Exercise goal
Tally the lines below that contain the word "distance" and reply with that number alone.

Data excerpts
/---

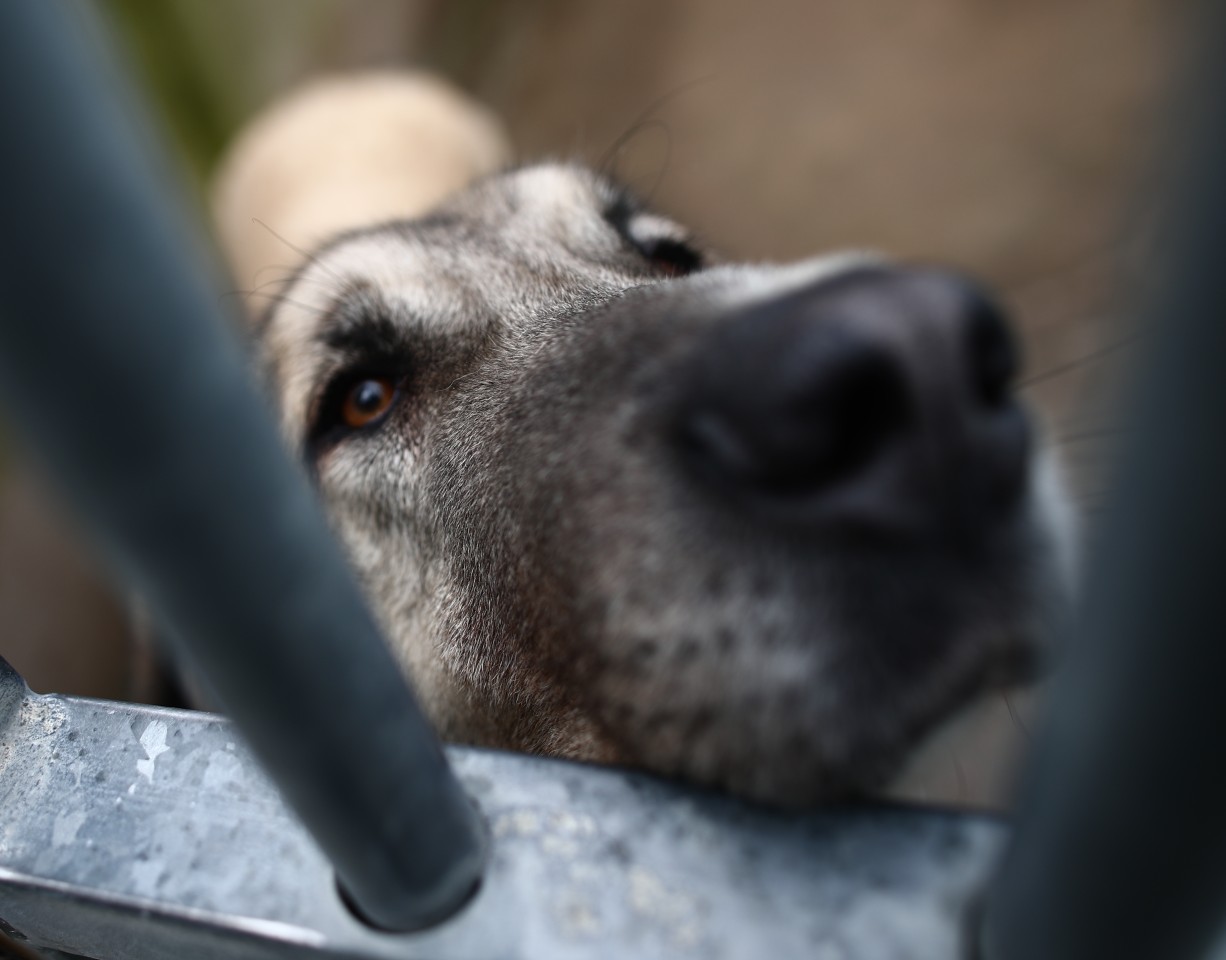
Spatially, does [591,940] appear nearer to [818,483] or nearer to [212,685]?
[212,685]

\---
/---

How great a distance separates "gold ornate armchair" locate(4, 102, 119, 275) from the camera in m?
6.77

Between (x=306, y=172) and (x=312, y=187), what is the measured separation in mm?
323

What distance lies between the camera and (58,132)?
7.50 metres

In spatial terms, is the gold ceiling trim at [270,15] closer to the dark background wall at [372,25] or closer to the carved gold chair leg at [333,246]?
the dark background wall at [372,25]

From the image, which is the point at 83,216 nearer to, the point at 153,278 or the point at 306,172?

\---
/---

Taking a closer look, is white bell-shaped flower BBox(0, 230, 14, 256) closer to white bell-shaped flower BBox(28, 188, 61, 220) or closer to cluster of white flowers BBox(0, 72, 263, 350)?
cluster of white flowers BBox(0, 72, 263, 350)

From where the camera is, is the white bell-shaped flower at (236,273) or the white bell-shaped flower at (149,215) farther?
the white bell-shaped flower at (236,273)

\---

Worked answer
2